When Chattanooga’s Charles Love turned up in federal court in Memphis Tuesday to change his plea to guilty in the Tennessee Waltz matter, he might as well have come straight from Central Casting. Love looked just like what he was charged with being in the scandal – a bagman.

Dressed in a literally baggy brown four-button suit with cuffs that ballooned out low and overflowed onto the floor, erstwhile lobbyist Love let his attorney, Brian Hoss, do all the talking for him as the two of them listened to Judge Daniel Breen read from the indictment and, later, assistant U.S. Attorney Tim DiScenza detail portions of the government’s proof against Love.

The reading of the two documents and Love’s appearance together created a scenario that hinted at every sordid thing one could imagine, not only about the specific crimes of bribery and extortion but about the increasingly disgraced Tennessee legislature itself.

Love had after all led the FBI’s make-believe “eCycle” moneybags men to one of the state Senate’s presumed pillars, the venerable Ward Crutchfield, also of Chattanooga, whose legislative influence could be had, Love told the agents, if they had “gifts to bear.”.

And what the courtroom audience learned about Crutchfield, a co-defendant who has (so far) not changed his plea of not guilty, was in some ways more embarrassing to the senator’s reputation than the offenses he was charged with.

Crutchfield, said DiScenza, fastidiously avoided being so gross as to take into his own hands the eCycle bucks he got and kept asking for.
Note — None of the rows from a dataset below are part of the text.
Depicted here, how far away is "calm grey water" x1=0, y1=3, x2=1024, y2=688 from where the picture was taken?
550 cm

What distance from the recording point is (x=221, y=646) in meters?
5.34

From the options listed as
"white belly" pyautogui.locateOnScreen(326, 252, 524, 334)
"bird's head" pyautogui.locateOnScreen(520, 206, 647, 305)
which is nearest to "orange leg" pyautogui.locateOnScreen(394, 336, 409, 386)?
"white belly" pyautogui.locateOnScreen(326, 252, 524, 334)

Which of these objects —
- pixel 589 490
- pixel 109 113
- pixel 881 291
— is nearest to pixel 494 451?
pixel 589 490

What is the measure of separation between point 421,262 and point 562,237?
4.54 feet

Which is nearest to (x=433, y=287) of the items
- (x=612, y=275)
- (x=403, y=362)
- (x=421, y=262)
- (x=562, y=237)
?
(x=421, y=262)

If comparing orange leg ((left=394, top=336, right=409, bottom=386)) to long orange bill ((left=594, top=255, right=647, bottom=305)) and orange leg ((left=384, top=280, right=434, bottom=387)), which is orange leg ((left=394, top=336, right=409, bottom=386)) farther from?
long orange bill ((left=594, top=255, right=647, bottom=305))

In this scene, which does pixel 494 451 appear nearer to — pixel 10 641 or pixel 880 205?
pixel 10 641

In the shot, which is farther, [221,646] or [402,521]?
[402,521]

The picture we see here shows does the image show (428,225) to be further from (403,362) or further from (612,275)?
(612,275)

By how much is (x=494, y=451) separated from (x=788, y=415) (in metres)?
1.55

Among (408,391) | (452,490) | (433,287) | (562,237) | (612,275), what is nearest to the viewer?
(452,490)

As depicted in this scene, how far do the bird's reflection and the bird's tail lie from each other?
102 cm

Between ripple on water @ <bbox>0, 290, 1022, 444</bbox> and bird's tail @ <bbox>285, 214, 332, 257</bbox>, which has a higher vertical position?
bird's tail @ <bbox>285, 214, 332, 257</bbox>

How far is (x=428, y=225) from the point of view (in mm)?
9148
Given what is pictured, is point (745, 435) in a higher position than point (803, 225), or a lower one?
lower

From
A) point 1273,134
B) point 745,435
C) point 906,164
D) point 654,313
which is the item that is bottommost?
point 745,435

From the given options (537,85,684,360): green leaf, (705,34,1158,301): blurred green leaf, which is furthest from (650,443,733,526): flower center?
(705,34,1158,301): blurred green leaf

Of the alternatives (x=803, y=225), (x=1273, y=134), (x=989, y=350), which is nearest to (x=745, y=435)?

He let his unnamed secretary do that, and when the FBI’s “undercover informant” (presumably the now infamous Tim Willis) came inquiring as to whether the main man had got his money, she was instructed to say that bagman Love had been “mighty nice to us today” or “mighty good to us today.” On those occasions when Crutchfield himself was coaxed into saying something for the FBI’s apparently ubiquitous video- and audio-tapes, he acknowledged receipt with words like “Thank you for being my friend.”

Right. Some friends you got there, Senator.

But the tale of ignominy became pure slapstick when DiScenza’s account got around to the part of the saga involving another co-defendant, state Rep. Chris Newton of Cleveland.

It was not just that Newton, the sole Republican bagged in the FBI operation, was charged with taking the bottom-dollar sum of $4500 for his promise to expedite legislation favorable to eCycle, it developed that middle-man Love had repeatedly skimmed from Newton’s payoffs, sometimes halving them. So the poor legislative shlepper ended up, as compensation for the fate that now awaits him, with maybe enough change to run a bar bill at the downtown Sheraton in Nashville, a late-hours hangout for General Assembly types.

Afterward lawyer Hoss met with reporters and assured them, among other things, that despite what they’d heard in court, his suddenly repentant client had “never done anything like this before.”

Right.

Like the other defendants, who include ex- Memphis legislators John Ford and Roscoe Dixon as well as current state Senator Kathryn Bowers, Love was accused of a series of “offenses against the United States.” If Love — as of Tuesday, an ex-Hamilton County school board member — turns state’s evidence, which seems likely, he might get off light on those formal charges, but his offenses against good taste and credibility will be a little harder to expiate.